Boris Johnson’s government is all over the place on industrial policy. The capacity for indecision, obscuration and zigzag seen in the pandemic is just as pronounced when it comes to energy and technology.
Hitachi’s withdrawal from a new nuclear power plant at Wylfa, Anglesey, and the continuing threat from EDF’s plans for a super reactor at Sizewell, Suffolk, are a nightmare for Britain’s supply chain and energy security.
It is not the first time that the government has also been caught unprepared for the future of the country’s most valuable tech company: Arm Holdings, based in Cambridge.
It is not the first time that the government has also been caught unprepared for the future of the country’s most valuable technology company – Arm Holdings, based in Cambridge.
After only selling it five years ago when it embraced an acquisition by Masayoshi Son’s Softbank, the smart chip company is playing again with a bid from US gaming chip supplier Nvidia.
Rather than a robust response, Downing Street says it wants Arm to “continue to make a significant contribution to the UK economy.”
The idea that such dastardly language would have an impact in any way on tech billionaires like Nvidia’s Son of Jensen Huang is cloud-cuckoo land.
It’s worth remembering that when Softbank bought Arm for $ 32 billion (£ 25 billion), predicting it would become a global champion for the internet of things, the company was bigger than Nvidia.
Five years later, Arm’s stalker Nvidia is worth $ 309 billion (£ 237 billion) and Arm just $ 40 billion (£ 31 billion).
It should come as no surprise that Huang wants to get hold of Arm, which is licensing its smart chip to Apple, Qualcomm and Samsung, among others.
With more ambitious and focused ownership and management, it can be several times larger.
But the idea that the Santa Clara company has a real interest in having a headquarters in Cambridge and jobs in Britain, whatever guarantees it offers to sign up, is a fantasy.
The Silicon Valley proprietary will act like a Dyson vacuum cleaner, suctioning key personnel, intellectual property, R&D, and patents to California.
A bold government determined to make the UK a tech hub would block the deal and invoke powers under the Enterprise Act 2002.
Alternatively, it could impose strict provisions on Nvidia, set employment targets, R&D spending and limits for a brain drain that gaming pundit Huang would look back to.
If the UK doesn’t block the deal, it could well run into trouble between Washington and Beijing. Softbank would then have no choice but to let Arm float, preferably in London.
The UK has a terrible recent history of nurturing good British technology, allowing companies such as chipmaker Imagination, space company Cobham and satellite pioneer Inmarsat to slip into overseas hands.
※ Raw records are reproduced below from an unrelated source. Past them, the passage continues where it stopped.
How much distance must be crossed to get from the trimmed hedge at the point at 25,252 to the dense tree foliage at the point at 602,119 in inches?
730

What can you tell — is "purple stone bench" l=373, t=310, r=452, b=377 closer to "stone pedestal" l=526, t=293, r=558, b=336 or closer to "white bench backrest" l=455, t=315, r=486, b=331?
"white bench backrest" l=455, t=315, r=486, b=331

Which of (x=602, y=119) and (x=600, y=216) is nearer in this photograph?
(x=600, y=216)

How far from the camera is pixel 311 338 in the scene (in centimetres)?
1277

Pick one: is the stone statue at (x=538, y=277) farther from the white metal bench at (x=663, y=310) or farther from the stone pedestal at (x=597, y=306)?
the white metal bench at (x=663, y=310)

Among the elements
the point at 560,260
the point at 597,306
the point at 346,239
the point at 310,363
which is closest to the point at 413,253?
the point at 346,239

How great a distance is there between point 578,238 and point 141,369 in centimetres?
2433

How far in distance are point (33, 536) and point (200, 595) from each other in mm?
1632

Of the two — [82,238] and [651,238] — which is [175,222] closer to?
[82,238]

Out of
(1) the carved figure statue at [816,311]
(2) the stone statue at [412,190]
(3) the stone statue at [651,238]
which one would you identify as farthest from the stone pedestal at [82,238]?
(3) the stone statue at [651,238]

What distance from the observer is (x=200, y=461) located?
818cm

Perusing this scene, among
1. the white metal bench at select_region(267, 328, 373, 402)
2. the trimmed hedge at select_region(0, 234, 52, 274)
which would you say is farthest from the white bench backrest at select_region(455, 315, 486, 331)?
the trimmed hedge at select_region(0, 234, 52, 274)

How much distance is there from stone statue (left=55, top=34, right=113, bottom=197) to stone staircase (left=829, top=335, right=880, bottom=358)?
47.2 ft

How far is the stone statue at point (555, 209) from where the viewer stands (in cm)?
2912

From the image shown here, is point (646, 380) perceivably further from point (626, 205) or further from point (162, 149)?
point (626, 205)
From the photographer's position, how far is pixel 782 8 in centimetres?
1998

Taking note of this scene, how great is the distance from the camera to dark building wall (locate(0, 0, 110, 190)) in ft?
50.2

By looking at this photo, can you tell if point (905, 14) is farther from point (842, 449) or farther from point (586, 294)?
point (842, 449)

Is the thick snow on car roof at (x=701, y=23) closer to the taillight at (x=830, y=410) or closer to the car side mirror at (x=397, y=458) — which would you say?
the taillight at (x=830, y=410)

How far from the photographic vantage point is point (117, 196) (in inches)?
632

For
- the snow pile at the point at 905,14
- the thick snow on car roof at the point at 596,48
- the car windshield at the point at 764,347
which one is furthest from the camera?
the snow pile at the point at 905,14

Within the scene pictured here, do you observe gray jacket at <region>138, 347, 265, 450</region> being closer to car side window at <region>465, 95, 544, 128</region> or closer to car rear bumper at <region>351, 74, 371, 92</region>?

As part of the pandemic response, the government must claim the high ground. New nuclear investments and the rescue of Arm would show determination.
It also needs a incremental increase in R&D funding and tax cuts, so the meager expenditures of 1.7 percent of output in the UK equates to at least America’s 2.7 percent.
Britain’s commercial future after Brexit depends on it.
Disneyland is alive and well with online education leaders Pearson.
Chairman Sidney Taurel and the board appear to live in a parallel universe where they believe a 32.78 percent vote against the £ 7.4 million pay package for new CEO Andy Bird is an endorsement of an ‘outstanding candidate’ .
Undoubtedly, former Hollywood director Pearson will be shocked after his outrageous record of six profit warnings in seven years.
Bird is arguably the person driving Pearson’s digital future as the company is experiencing the boom in online college and school education accelerated by the pandemic.
The new boss hits the road with the anvil of shareholders anger and an unresolved bonus dispute around his neck.
The ‘rule of six’ and the prospect of further lockdowns are causing unrest across Britain about family celebrations being abandoned for Christmas and struggling retailers left with unsold stocks.
There is a more immediate concern for the humble but economically important and creative Jewish community in the UK, which is switching back to family and social gatherings for the start of the two-day Rosh Hashanah – New Year – festival that kicked off last night at dusk.
May all of our readers enjoy a healthy, safe and fulfilled year ahead of us.